Kari Kauniskangas serves as the Chairman of the Remuneration Committee and Dag Andersson, Åse Aulie Michelet and Katri Viippola serve as members of the Remuneration Committee.
Shareholders' Nomination Board
On September 26, 2017, the EGM resolved to establish a Shareholders' Nomination Board consisting of shareholders of the Company, or persons appointed by such shareholders, for annually preparing proposals concerning the election and the remuneration of the members of the Board of Directors to the Annual General Meeting. The decision to establish the Shareholders' Nomination Board and to adopt its Charter were made subject to the completion of the Listing.

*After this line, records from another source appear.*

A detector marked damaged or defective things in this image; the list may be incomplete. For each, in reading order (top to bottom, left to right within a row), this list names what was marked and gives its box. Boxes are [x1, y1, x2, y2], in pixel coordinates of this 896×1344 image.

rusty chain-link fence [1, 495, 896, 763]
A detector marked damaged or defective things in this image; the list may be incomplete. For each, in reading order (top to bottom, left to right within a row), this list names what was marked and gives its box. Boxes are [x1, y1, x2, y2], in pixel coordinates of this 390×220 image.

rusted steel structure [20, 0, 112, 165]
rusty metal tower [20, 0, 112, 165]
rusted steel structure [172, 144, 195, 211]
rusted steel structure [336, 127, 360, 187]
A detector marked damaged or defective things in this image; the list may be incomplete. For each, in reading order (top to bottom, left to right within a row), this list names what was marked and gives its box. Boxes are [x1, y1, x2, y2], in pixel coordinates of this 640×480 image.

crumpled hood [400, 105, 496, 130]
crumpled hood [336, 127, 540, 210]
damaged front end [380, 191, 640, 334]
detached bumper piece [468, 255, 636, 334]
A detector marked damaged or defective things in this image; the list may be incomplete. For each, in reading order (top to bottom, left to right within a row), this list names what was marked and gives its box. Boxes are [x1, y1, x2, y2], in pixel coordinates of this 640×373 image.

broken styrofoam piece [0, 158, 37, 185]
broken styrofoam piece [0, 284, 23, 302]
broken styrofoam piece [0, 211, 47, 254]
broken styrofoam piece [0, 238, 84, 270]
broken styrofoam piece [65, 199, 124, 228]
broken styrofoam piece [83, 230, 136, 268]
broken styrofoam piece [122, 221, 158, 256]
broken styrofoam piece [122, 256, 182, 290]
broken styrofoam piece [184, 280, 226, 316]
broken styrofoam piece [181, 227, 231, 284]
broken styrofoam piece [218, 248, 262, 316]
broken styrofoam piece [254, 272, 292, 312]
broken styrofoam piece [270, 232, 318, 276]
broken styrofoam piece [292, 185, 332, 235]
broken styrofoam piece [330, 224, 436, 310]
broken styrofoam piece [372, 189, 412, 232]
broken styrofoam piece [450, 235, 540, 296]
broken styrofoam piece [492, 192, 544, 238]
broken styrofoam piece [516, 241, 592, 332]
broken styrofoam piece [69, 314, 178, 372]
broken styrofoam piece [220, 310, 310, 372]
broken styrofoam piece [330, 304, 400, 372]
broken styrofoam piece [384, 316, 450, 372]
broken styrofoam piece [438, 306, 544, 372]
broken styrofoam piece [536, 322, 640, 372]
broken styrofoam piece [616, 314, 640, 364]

According to the Charter of the Shareholders' Nomination Board adopted conditionally, the Shareholders' Nomination Board comprises the Chairman of the Board of Directors of the Company and representatives of the four largest shareholders of the Company. However, in case the fifth largest shareholder has a holding that exceeds 10 percent of all the shares and votes in the Company, the five largest shareholders will be represented at the Shareholders' Nomination Board. The four largest shareholders (or, in case the fifth largest shareholder would have a holding that exceeds 10 percent of all the shares and votes in the Company, the five largest shareholders), as determined on the basis of the shareholder register of the Company maintained by Euroclear Finland on the first banking day of the September preceding the Annual General Meeting, shall each have a right to nominate a representative to the Shareholders' Nomination Board.. If two or more shareholders has the same number of shares and cannot all have the right to nominate one of the members of the Shareholders' Nomination Board, the right to nominate shall be determined by the drawing of lots among such shareholders. If a shareholder, who would have the obligation to notify the Company of certain changes in shareholding under the Securities Markets Act (flagging obligation), presents a written request directed to the Board of Directors by the end of August, the holdings of a corporation or a foundation controlled by the shareholder or the shareholder's holdings in several funds or registers will be combined when calculating the nomination right. A holder of nominee-registered shares will be taken into account when determining the composition of the Shareholders' Nomination Board if the holder of nominee-registered shares presents a request concerning the issue directed to the Board of Directors of the Company by the end of the August preceding the Annual General Meeting.
The Chairman of the Board of Directors convenes the first meeting of the Shareholders' Nomination Board and the Shareholders' Nomination Board elects a Chairman amongst its members.